*** SUPPLIED RECORDS

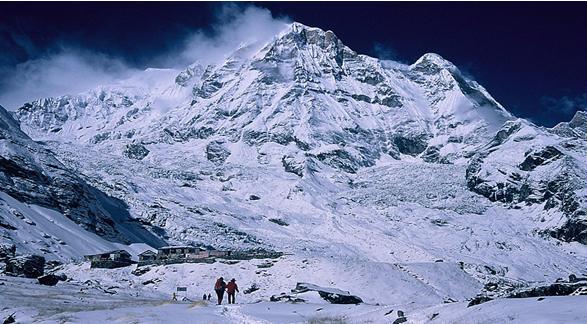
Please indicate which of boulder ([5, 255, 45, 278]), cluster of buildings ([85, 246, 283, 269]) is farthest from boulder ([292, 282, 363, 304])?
cluster of buildings ([85, 246, 283, 269])

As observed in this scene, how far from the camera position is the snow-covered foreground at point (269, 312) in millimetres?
16453

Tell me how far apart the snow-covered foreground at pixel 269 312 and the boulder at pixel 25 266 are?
12308 millimetres

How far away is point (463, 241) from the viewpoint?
7037 inches

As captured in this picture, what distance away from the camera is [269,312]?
27625 mm

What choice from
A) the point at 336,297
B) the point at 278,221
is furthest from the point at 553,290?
the point at 278,221

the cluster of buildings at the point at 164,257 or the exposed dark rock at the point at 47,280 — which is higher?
the cluster of buildings at the point at 164,257

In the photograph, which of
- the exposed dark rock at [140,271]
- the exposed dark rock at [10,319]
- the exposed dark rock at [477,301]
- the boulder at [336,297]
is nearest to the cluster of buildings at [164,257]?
the exposed dark rock at [140,271]

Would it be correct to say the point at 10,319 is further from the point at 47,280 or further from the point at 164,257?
the point at 164,257

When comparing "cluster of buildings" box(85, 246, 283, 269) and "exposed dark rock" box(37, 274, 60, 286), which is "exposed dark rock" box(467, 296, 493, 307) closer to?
"exposed dark rock" box(37, 274, 60, 286)

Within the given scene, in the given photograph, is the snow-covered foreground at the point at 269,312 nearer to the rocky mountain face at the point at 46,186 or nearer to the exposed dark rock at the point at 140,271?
the exposed dark rock at the point at 140,271

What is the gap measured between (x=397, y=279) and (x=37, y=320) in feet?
160

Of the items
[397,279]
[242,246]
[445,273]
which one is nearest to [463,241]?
[242,246]

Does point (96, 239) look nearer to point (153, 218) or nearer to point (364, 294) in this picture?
point (153, 218)

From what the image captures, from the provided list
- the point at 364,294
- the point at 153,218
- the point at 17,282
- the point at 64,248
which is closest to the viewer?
the point at 17,282
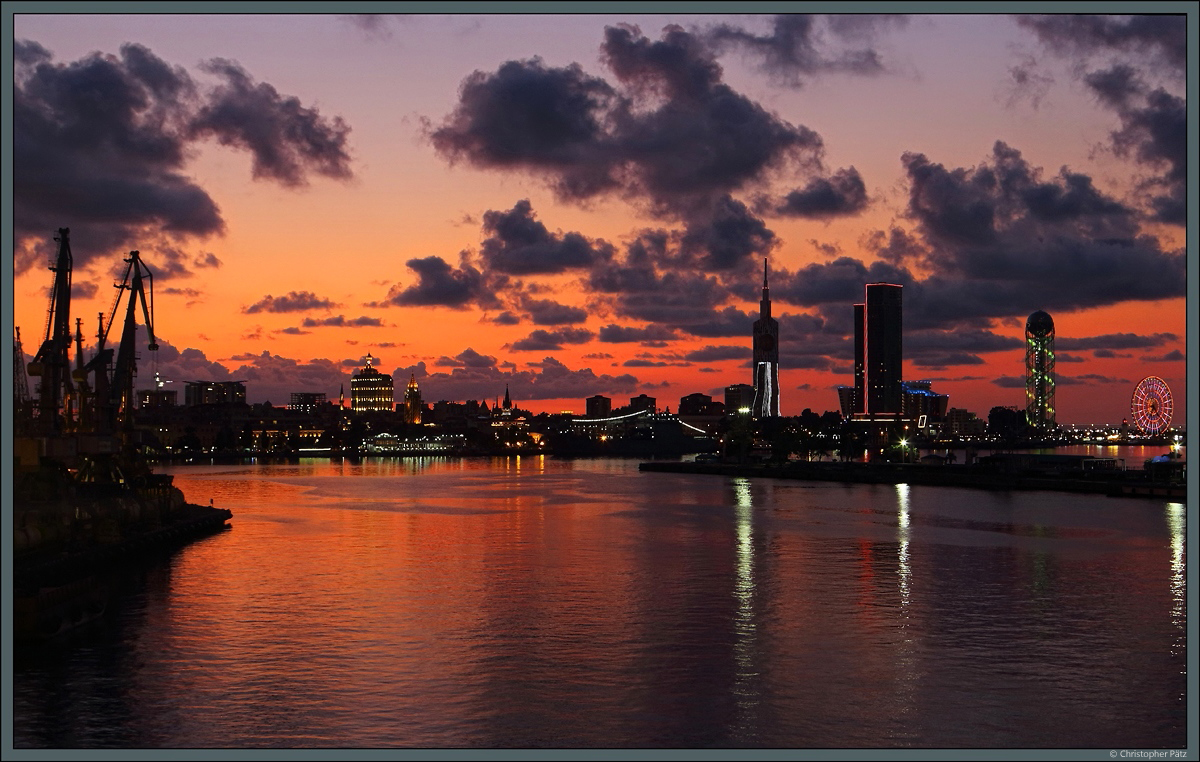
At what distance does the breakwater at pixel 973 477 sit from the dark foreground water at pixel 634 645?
29812mm

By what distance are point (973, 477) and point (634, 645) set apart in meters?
78.2

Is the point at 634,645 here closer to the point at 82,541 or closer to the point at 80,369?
the point at 82,541

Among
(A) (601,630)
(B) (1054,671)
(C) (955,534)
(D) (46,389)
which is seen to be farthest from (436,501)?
(B) (1054,671)

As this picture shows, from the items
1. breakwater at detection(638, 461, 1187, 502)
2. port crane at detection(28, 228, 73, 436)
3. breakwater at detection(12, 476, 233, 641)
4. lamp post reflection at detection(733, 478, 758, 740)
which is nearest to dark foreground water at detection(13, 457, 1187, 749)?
lamp post reflection at detection(733, 478, 758, 740)

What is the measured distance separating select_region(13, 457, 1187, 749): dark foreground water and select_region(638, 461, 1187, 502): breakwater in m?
29.8

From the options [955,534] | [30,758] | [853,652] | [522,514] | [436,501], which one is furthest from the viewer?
[436,501]

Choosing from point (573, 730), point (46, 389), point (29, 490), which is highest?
point (46, 389)

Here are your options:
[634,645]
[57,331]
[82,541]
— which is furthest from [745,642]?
[57,331]

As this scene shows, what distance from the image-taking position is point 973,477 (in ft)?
317

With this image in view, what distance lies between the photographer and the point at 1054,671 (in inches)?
893

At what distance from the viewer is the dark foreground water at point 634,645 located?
1884 cm

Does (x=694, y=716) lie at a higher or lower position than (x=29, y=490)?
lower

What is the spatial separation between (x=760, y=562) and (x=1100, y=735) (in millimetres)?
22353

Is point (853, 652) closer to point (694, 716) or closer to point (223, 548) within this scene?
point (694, 716)
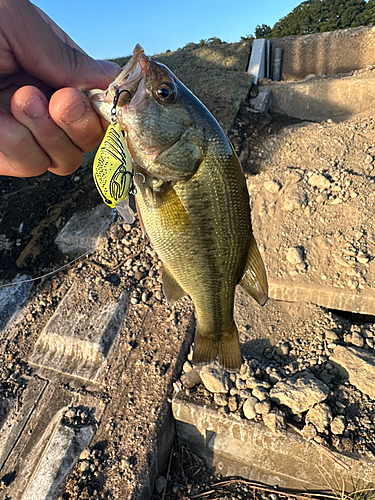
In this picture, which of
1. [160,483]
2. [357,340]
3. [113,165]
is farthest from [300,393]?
[113,165]

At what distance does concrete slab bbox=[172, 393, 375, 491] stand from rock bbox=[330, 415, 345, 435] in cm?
18

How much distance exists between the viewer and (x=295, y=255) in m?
4.36

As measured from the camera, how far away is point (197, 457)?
3859 mm

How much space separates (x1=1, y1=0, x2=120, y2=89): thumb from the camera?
2.21 m

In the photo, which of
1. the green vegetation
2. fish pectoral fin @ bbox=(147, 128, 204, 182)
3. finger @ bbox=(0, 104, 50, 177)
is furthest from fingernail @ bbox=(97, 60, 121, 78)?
the green vegetation

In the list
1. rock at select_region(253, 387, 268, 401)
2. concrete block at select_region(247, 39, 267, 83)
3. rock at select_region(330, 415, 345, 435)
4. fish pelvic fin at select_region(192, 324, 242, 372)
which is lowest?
rock at select_region(330, 415, 345, 435)

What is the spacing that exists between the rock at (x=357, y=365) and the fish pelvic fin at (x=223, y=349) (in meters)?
1.78

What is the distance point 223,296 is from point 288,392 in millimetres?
1792

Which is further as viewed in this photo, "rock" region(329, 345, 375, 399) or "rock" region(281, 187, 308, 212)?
"rock" region(281, 187, 308, 212)

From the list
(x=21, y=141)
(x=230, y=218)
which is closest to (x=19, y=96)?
(x=21, y=141)

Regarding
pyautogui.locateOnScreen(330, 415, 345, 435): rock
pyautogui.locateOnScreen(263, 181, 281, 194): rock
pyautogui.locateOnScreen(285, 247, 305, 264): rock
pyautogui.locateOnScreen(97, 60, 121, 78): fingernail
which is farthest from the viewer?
pyautogui.locateOnScreen(263, 181, 281, 194): rock

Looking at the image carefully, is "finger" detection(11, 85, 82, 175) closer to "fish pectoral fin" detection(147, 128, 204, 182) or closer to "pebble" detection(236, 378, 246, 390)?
"fish pectoral fin" detection(147, 128, 204, 182)

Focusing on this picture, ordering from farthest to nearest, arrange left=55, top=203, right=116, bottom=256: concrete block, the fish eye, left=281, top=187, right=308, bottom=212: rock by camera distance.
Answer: left=55, top=203, right=116, bottom=256: concrete block, left=281, top=187, right=308, bottom=212: rock, the fish eye

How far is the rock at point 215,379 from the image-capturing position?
3523mm
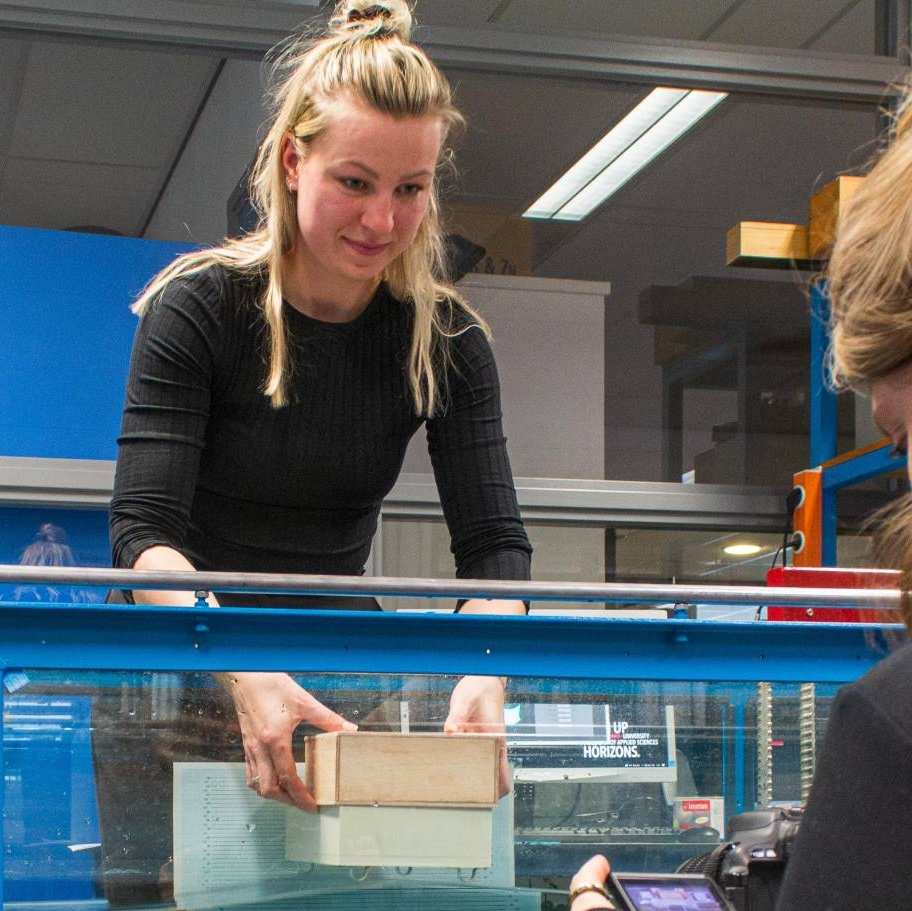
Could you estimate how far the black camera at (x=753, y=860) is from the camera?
1.07 metres

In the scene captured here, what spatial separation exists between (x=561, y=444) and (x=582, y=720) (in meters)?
2.42

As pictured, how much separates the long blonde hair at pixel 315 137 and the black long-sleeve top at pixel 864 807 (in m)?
0.94

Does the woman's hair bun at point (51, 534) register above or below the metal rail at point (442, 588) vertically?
above

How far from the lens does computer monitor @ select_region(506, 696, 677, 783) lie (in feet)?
3.86

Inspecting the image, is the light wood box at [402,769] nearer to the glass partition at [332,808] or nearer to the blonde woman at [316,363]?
the glass partition at [332,808]

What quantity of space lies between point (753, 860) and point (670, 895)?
0.10 m

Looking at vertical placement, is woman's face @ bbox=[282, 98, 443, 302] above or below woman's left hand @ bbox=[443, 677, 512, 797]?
above

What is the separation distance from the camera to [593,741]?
1196 millimetres

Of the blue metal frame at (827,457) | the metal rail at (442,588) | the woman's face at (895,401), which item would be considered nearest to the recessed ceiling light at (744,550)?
the blue metal frame at (827,457)

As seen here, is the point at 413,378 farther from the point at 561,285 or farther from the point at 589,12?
the point at 589,12

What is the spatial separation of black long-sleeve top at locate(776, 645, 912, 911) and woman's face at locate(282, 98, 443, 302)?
0.97 metres

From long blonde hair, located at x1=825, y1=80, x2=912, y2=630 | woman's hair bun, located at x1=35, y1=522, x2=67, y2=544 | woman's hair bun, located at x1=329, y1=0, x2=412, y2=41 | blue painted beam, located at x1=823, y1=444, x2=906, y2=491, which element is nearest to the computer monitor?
long blonde hair, located at x1=825, y1=80, x2=912, y2=630

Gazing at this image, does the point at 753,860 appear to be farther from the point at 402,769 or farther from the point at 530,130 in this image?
the point at 530,130

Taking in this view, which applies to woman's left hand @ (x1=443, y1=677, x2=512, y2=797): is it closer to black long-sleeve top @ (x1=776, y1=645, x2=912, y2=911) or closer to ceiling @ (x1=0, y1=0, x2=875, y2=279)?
black long-sleeve top @ (x1=776, y1=645, x2=912, y2=911)
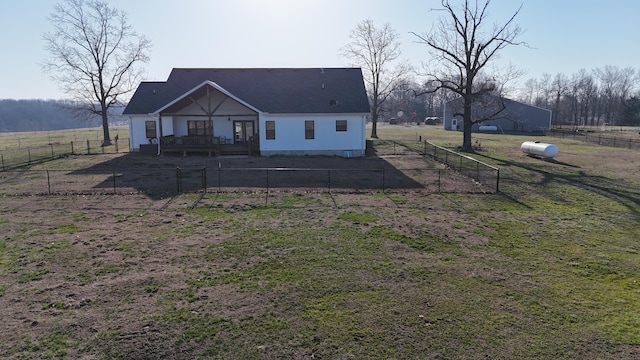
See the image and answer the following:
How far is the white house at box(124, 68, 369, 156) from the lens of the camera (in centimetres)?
3017

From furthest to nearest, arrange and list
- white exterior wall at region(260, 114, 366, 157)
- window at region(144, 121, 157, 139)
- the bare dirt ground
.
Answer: window at region(144, 121, 157, 139) → white exterior wall at region(260, 114, 366, 157) → the bare dirt ground

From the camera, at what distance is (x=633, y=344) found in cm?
629

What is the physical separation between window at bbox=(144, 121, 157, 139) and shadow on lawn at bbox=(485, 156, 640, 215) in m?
25.2

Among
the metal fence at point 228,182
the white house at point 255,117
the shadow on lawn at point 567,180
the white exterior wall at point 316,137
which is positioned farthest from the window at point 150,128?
the shadow on lawn at point 567,180

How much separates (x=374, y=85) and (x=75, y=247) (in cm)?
5032

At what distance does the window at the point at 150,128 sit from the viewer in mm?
32781

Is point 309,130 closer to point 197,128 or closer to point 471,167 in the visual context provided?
point 197,128

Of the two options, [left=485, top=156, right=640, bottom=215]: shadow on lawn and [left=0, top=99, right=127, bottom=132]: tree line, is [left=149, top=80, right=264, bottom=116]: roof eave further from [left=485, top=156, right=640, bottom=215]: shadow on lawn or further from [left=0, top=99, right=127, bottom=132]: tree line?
[left=0, top=99, right=127, bottom=132]: tree line

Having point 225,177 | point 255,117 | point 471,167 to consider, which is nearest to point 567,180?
point 471,167

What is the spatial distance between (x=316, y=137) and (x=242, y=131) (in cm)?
581

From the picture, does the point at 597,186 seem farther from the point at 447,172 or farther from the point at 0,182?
the point at 0,182

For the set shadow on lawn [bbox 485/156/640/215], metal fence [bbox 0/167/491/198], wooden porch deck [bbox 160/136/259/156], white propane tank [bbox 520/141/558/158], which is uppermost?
wooden porch deck [bbox 160/136/259/156]

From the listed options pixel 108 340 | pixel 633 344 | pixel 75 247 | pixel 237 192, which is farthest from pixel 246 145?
pixel 633 344

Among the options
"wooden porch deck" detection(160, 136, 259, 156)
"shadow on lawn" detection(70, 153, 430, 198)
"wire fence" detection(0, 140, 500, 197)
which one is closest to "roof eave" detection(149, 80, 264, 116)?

******

GIVEN PROBLEM:
Give the lines as a numbered list, leaving out blank lines. Begin at the line containing "From the picture, does" and continue through the end of the material.

COMPLETED EXERCISE:
1. From the picture, does the point at 597,186 seem farther from the point at 447,172 or farther from the point at 0,182?
2. the point at 0,182
3. For the set shadow on lawn [bbox 485/156/640/215], metal fence [bbox 0/167/491/198], wooden porch deck [bbox 160/136/259/156], white propane tank [bbox 520/141/558/158], which is uppermost?
4. wooden porch deck [bbox 160/136/259/156]
5. From the listed options pixel 108 340 | pixel 633 344 | pixel 75 247 | pixel 237 192, which is farthest from pixel 246 145?
6. pixel 633 344
7. Among the options
8. "wooden porch deck" detection(160, 136, 259, 156)
9. "shadow on lawn" detection(70, 153, 430, 198)
10. "wire fence" detection(0, 140, 500, 197)
11. which one is closest to "roof eave" detection(149, 80, 264, 116)?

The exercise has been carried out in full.